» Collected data
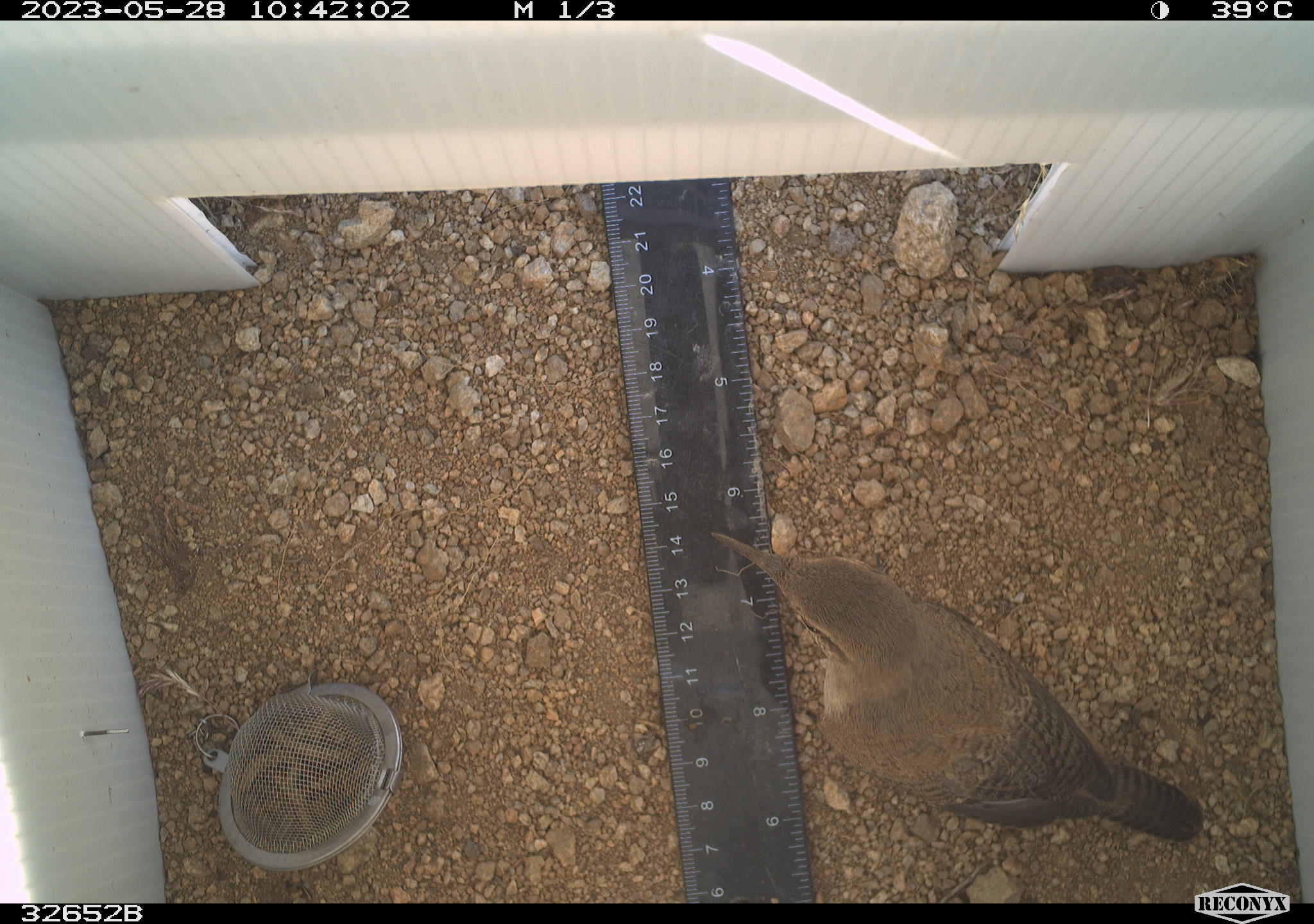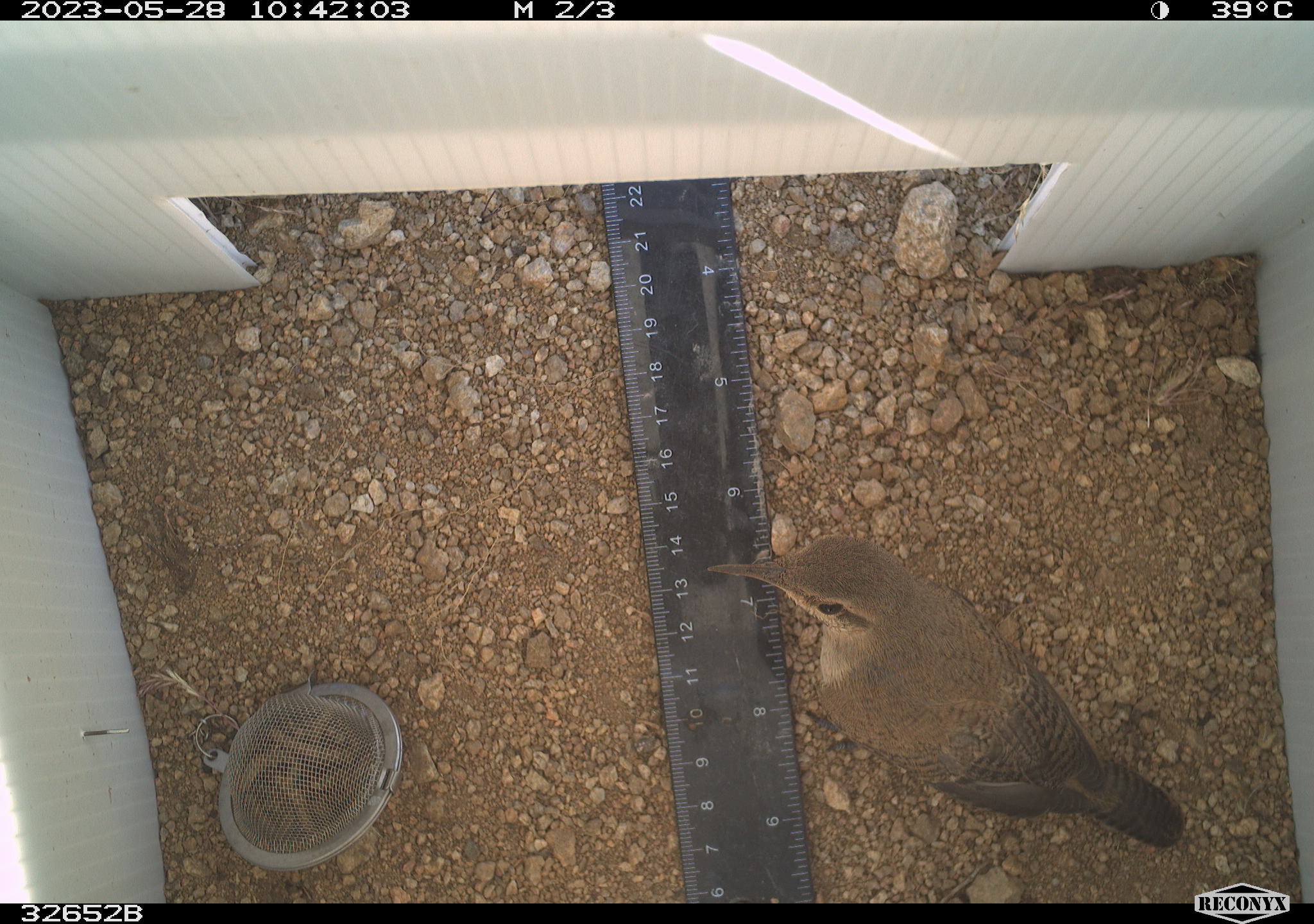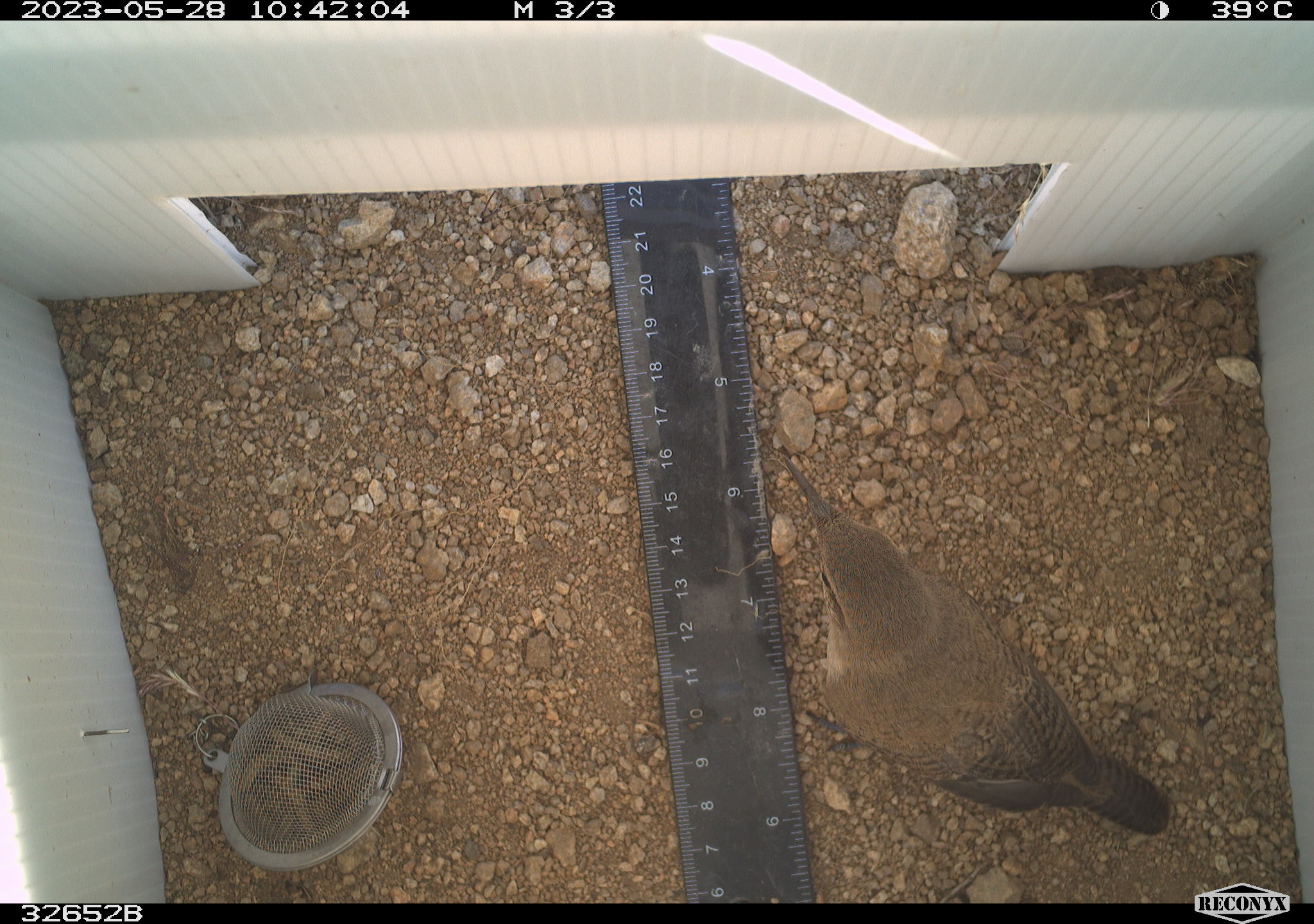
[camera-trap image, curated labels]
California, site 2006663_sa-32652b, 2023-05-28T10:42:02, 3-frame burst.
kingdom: Animalia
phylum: Chordata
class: Aves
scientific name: Aves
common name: bird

» WHAT IS BEING ASKED
Each line above gets copied exactly; leave the pictures out.

» EXERCISE OUTPUT
[camera-trap image, curated labels]
California, site 2006663_sa-32652b, 2023-05-28T10:42:02, 3-frame burst.
kingdom: Animalia
phylum: Chordata
class: Aves
scientific name: Aves
common name: bird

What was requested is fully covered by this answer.